▶ Problem details
Return exactly the lines below, starting with the one that has "family: Cercopithecidae" and going on through the one that has "Young present vote fraction: 0%.".

▶ Source material
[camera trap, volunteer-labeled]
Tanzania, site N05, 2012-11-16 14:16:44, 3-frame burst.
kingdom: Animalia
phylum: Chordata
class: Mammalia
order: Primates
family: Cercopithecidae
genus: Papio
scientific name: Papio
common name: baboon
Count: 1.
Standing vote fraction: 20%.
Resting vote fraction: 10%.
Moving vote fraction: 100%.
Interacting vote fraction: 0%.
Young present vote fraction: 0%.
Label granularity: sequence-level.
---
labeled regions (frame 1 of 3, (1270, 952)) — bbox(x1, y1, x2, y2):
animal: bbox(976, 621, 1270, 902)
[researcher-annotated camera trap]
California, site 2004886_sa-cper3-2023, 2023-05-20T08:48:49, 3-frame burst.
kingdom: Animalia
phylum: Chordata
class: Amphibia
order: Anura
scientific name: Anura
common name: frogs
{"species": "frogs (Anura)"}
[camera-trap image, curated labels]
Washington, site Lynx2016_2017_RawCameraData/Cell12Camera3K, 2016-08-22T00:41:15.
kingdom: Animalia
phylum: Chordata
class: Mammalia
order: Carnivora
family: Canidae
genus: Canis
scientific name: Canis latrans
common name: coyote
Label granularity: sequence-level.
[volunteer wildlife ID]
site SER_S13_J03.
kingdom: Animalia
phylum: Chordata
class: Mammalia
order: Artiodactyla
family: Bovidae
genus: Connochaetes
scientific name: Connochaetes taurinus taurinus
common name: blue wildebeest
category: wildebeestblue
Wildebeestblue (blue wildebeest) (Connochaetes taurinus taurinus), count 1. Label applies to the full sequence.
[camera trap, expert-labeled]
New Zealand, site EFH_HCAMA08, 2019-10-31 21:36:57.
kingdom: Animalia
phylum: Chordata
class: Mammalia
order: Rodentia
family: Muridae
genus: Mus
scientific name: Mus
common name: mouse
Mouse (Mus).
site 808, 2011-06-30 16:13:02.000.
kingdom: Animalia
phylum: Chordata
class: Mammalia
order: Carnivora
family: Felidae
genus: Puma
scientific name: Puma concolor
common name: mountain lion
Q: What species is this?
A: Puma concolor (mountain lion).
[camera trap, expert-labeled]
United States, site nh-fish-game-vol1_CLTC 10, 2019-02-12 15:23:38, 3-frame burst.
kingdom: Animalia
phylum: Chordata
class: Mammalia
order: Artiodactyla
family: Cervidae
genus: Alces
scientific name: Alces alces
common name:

▶ Problem solution
family: Cercopithecidae
genus: Papio
scientific name: Papio
common name: baboon
Count: 1.
Standing vote fraction: 20%.
Resting vote fraction: 10%.
Moving vote fraction: 100%.
Interacting vote fraction: 0%.
Young present vote fraction: 0%.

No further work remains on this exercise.